» Document
◇ ◇ ◇ ◇

Ce codex date de la moitié du IVe siècle (325-360). Comme la majorité des textes apostoliques de cette période, il est écrit dans une forme dérivée du dialecte grec ancien appelé koiné (vulgaire) et en onciale (une combinaison des écritures majuscules et cursive plus facile à écrire). Notons qu'encore aujourd'hui les linguistes appellent koiné toute forme de langue autonome dérivée d'un dialecte. Ce langage vernaculaire était pratiqué entre le IXe siècle avant notre ère et le VIe siècle de notre ère où sa forme byzantine, le grec moderne prit son essor. Ce codex fut rédigé après la deuxième révision de la Septante (dont voici un extrait des manuscrits). Il fut donc copié juste avant le Codex Vaticanus (voir plus bas).

◇ ◇ ◇ ◇

» Consignes
Peux-tu recopier mot pour mot le passage du texte sur le codex compris entre « Ce codex date » et « (voir plus bas). », bornes incluses ?

» Données
◇ ◇ ◇ ◇

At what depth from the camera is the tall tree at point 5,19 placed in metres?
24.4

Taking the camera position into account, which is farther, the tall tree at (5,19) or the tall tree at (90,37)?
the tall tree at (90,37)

◇ ◇ ◇ ◇

» Réponse
Ce codex date de la moitié du IVe siècle (325-360). Comme la majorité des textes apostoliques de cette période, il est écrit dans une forme dérivée du dialecte grec ancien appelé koiné (vulgaire) et en onciale (une combinaison des écritures majuscules et cursive plus facile à écrire). Notons qu'encore aujourd'hui les linguistes appellent koiné toute forme de langue autonome dérivée d'un dialecte. Ce langage vernaculaire était pratiqué entre le IXe siècle avant notre ère et le VIe siècle de notre ère où sa forme byzantine, le grec moderne prit son essor. Ce codex fut rédigé après la deuxième révision de la Septante (dont voici un extrait des manuscrits). Il fut donc copié juste avant le Codex Vaticanus (voir plus bas).